Seguro firme nas nádegas dele e mostro como ele tem que se mover:
—Assim... Devagar e fundo... Isso... Ahhhhhhh... Essa empurradinha eu adoro... Isso... Isso... Como você aprende rápido...!—
Ele pega o jeito na hora de como tem que meter, mas claro que vou orientando ele a aumentar o ritmo aos poucos.
Dos dois, é o Alejo que tem a maior, não à toa ganhou a aposta, embora a do Ciro seja mais grossa, então dava pra aproveitar o melhor dos dois mundos nesses caras tão fervorosos e animados.
Ciro também tem mais fôlego, até dá conta de me colocar de quatro e me comer por trás. Nessa hora, o Alejo já tá de novo no jogo, duro e empinado, então eles vão se alternando pra me dar gostoso.
Aí sim, não tem vantagem pra ninguém, os dois me comem até eu aguentar, deixando minha bunda pedindo clemência.
É impactante ser comida assim, em dupla, passando o bastão um pro outro, sem me dar nenhum descanso, compensando a falta de experiência com o entusiasmo e aquele fogo juvenil que às vezes é insubstituível.
Aproveitando que os dois tão no auge, decido ensinar que quando somos três, um buraco só não basta.
Subo em cima do Ciro e, enfiando a pica dele com um rugido exultante de satisfação, começo a cavalgar com toda a força que uma mulher com a libido solta pode expressar.

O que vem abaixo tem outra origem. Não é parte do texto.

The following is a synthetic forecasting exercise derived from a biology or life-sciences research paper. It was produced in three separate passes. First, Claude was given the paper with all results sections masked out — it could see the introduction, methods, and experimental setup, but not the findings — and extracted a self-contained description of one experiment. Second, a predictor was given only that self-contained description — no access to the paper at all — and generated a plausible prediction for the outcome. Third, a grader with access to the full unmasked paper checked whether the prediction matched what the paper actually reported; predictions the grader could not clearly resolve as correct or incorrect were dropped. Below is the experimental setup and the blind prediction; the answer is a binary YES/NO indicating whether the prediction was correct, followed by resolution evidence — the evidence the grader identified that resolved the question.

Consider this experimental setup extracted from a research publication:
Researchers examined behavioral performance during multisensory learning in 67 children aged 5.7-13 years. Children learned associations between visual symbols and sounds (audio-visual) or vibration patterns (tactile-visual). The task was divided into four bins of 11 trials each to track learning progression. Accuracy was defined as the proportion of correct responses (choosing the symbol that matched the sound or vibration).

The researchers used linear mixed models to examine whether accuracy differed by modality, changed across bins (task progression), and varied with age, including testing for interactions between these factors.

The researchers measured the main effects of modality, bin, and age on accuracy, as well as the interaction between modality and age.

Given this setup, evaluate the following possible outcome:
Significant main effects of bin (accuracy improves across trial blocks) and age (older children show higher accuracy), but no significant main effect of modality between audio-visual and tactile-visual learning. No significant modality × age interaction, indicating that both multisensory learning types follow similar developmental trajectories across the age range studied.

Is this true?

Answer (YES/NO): NO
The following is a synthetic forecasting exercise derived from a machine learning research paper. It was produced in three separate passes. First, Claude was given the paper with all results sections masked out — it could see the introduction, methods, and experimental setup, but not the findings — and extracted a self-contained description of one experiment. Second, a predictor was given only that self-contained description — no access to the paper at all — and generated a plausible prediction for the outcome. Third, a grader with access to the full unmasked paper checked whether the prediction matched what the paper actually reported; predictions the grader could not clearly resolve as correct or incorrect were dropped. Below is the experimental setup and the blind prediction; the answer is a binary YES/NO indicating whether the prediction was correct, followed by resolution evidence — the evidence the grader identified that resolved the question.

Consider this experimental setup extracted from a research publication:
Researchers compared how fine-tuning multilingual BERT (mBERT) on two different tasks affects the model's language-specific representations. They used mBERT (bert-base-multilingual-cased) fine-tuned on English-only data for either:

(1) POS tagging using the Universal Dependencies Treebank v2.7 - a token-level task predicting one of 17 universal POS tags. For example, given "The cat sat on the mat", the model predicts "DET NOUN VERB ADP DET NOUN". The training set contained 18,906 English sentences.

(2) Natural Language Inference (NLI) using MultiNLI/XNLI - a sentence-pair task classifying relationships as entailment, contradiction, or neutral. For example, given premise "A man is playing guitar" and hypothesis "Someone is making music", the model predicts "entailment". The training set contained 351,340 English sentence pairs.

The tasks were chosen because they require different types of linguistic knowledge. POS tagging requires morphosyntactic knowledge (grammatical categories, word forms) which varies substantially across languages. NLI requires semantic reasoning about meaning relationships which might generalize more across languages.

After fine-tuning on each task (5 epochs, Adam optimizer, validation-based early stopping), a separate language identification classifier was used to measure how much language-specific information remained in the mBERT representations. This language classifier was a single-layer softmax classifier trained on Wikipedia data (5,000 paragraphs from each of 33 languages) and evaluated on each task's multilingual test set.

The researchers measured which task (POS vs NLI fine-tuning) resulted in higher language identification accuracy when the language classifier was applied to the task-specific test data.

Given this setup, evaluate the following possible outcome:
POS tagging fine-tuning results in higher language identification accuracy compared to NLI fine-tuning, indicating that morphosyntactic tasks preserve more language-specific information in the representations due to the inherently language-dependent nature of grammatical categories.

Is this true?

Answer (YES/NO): NO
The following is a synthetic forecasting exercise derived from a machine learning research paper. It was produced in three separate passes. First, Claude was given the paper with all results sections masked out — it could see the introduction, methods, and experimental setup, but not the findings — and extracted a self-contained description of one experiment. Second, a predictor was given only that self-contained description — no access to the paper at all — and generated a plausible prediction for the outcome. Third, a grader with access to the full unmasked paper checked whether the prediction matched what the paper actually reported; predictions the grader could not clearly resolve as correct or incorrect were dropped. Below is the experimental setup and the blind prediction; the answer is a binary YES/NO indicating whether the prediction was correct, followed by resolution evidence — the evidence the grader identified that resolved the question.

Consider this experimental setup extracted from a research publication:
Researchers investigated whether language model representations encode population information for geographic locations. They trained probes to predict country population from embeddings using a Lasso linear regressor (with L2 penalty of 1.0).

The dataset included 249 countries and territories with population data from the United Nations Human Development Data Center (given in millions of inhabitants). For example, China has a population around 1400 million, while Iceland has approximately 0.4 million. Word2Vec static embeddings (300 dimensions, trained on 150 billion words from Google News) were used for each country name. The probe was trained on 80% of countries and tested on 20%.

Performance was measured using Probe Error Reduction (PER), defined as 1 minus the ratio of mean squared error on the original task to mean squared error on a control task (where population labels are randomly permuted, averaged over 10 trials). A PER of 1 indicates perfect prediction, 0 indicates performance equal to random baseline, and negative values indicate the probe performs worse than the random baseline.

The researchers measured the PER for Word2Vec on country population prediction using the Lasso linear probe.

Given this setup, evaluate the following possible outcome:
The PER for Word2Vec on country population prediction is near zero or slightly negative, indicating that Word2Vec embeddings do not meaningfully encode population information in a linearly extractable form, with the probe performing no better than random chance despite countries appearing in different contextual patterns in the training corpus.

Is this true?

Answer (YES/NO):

Sem parar de me mexer, me deito pra frente, esfregando os peitos na cara dele todinha, e abrindo minha buceta com uma mão, mostro pro Alejo minha outra entrada, a de trás, aquela que tá sempre pronta pra receber um bom uso. Viro a cabeça pra ele e falo:
-Vai, vem, quero vocês dois dentro de mim...-
Sem se intimidar, ele se aproxima, me agarra firme nas nádegas e começa a passar a língua em toda a borda do meu cu, até se animando a mergulhar pra dentro. Ele faz bem, lubrificando toda a área com bastante saliva. Depois ele me confessaria que tinha visto fazer assim em vídeos pornô, já que nem ele nem o amigo tinham experiência arrombando cus.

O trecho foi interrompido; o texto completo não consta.